Я нашел ваше интервью 83-го года. Вы там, в частности, говорите такую жесткую вещь: «Некоторым актерам приходится смириться с тем, что они статисты». Журналист вам возражает: «Ну в театре же статисты тоже нужны». И вы говорите: «Ну, это не ко мне. Я хочу быть первым». Вот у меня вопрос такой. Вы самый молодой мастер спорта были. Вы когда пришли работать в театр, понимали, что там конкуренция?
Да.
И вы сразу себе сказали «Я буду сейчас тут пробиваться»?
Даже мысль такая в голову не приходила. Чтобы было понятно, я никогда не строю планы. Я никогда не мечтаю. Я не понимаю, как это можно — мечтать. Я живу только сегодняшним днем. Отвели меня в таксомоторный парк — ну, я включился. И здесь тоже стал учиться, как все. Я вообще никогда не лезу вперед.
А как же вы в эту профессию пришли? Ведь она же отбирает специальных людей, которым важна слава, важен успех.
Мне нравилось валять дурака. Я и сейчас это делаю. Я валяю дурака, но делаю это мастерски! У нас сейчас искусством перевоплощения владеют единицы. Я могу назвать трех или четырех человек, но не буду — они сами себя знают.
Я вчера опять посмотрел фильм «Друг». Вы там сыграли так точно, как будто только вчера из запоя вышли.
Это я тоже валяю дурака.
То есть получается, что вы ни дня в жизни не работали. Валяли дурака на сцене, и делали это в свое удовольствие.
Да, да.
Но вы ответственно валяете дурака.
Да, очень ответственно!
Вы в Советском Союзе много зарабатывали?
Конечно. Картина — «Жигули», еще картина — еще «Жигули». Первая моя «трешка» была на заработанные таким образом деньги. Правда, она мне досталась благодаря любви Николая Трофимовича Сизова, тогдашнего гендиректора «Мосфильма». Кто-то из режиссеров походатайствовал, было написано письмо знаменитому Трегубову, начальнику московской торговой сети. И мне дали машину, которая была сделана для постпредства, для каких-то посольских. Моя первая машина, желтого цвета.
Это же о 1970-х речь? Когда нельзя было прийти в автосалон и купить машину, надо было встать в очередь?

→ ВЫБРАННЫЕ ЗАПИСИ

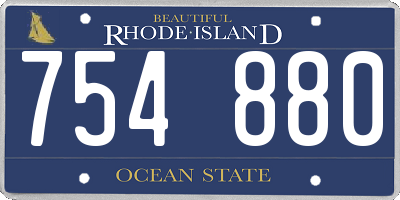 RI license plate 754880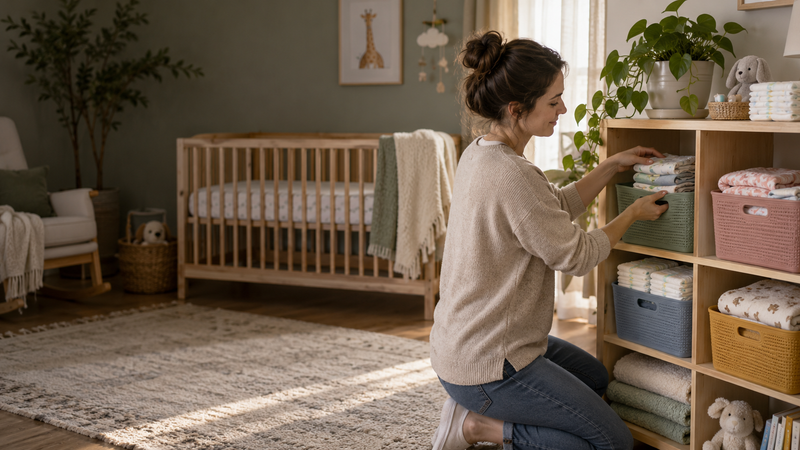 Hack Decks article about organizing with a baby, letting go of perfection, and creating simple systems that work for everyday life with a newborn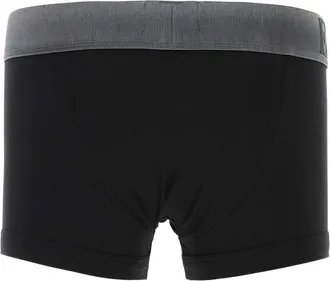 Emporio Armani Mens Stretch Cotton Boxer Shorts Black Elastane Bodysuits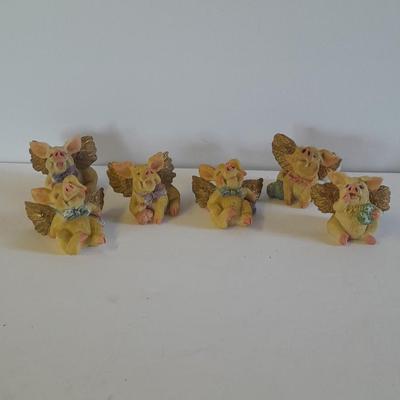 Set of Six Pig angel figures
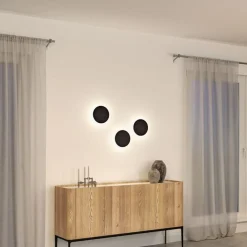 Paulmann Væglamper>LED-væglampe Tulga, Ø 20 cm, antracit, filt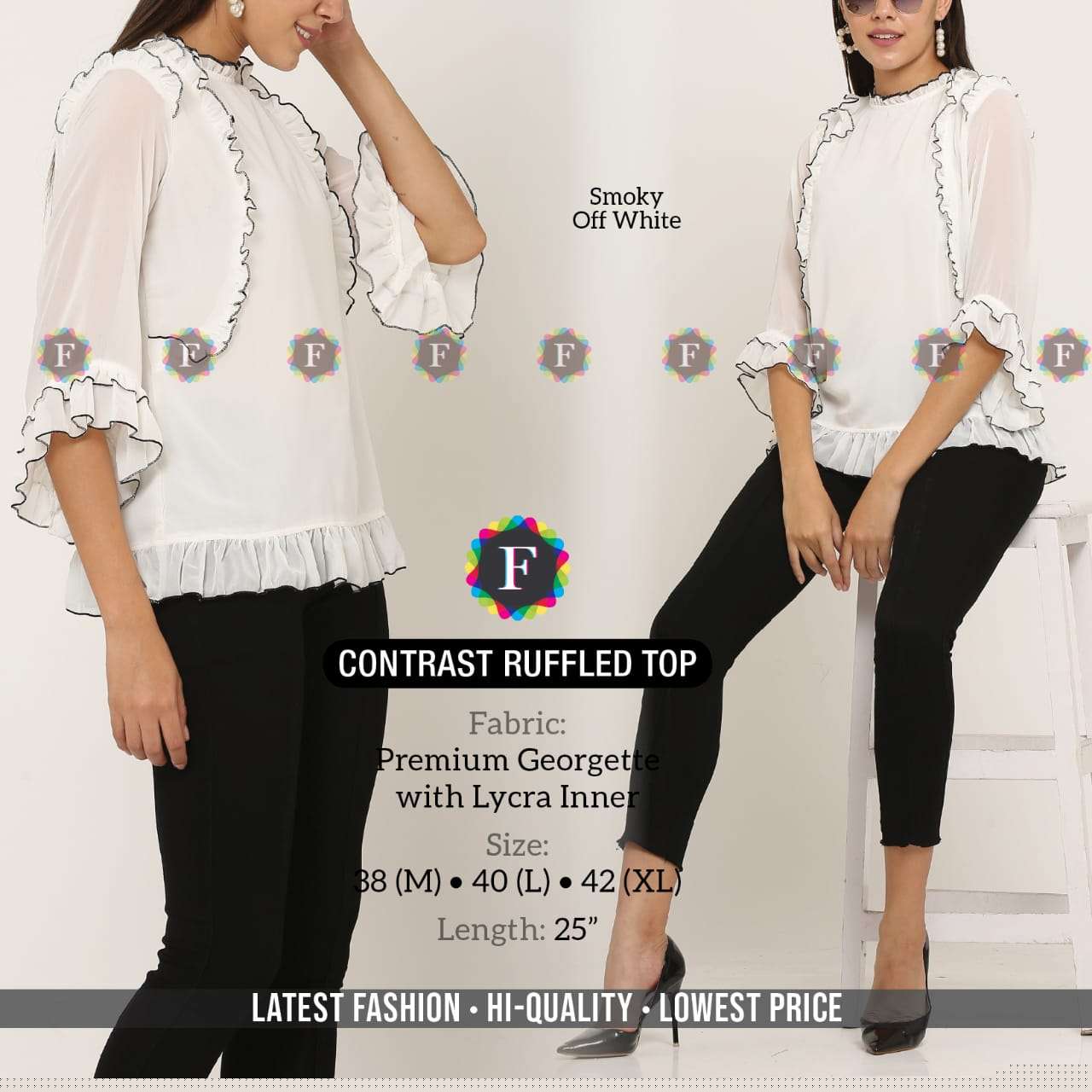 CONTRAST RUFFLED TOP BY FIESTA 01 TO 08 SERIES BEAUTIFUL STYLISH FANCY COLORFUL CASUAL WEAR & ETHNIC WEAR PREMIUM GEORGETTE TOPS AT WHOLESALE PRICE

→ ЧТО СДЕЛАТЬ
[a] Изложите суть интервью в двух предложениях.
[b] Перепишите из интервью без изменений отрывок начиная со слов «Мне нравилось валять» и заканчивая словами «Да, очень ответственно!».
[c] Ответьте по интервью на вопросы, каждый ответ дайте отдельной строкой с той же пометкой:
(i) Каким мастером спорта был актер, по словам интервьюера?
(ii) Куда, по словам актера, его отвели?
(iii) Какого цвета была первая машина актера?

→ ОТВЕТЫ ПО ПОРЯДКУ
[a] В интервью актер говорит, что никогда не строит планов, не мечтает и живет только сегодняшним днем, а в профессию пришел, потому что ему нравилось валять дурака, и делает он это до сих пор, мастерски и очень ответственно. Он также рассказывает, что в Советском Союзе много зарабатывал, а первую машину получил благодаря любви Николая Трофимовича Сизова, тогдашнего гендиректора «Мосфильма».

[b]
Мне нравилось валять дурака. Я и сейчас это делаю. Я валяю дурака, но делаю это мастерски! У нас сейчас искусством перевоплощения владеют единицы. Я могу назвать трех или четырех человек, но не буду — они сами себя знают.
Я вчера опять посмотрел фильм «Друг». Вы там сыграли так точно, как будто только вчера из запоя вышли.
Это я тоже валяю дурака.
То есть получается, что вы ни дня в жизни не работали. Валяли дурака на сцене, и делали это в свое удовольствие.
Да, да.
Но вы ответственно валяете дурака.
Да, очень ответственно!

[c]
(i) Самым молодым.
(ii) В таксомоторный парк.
(iii) Желтого.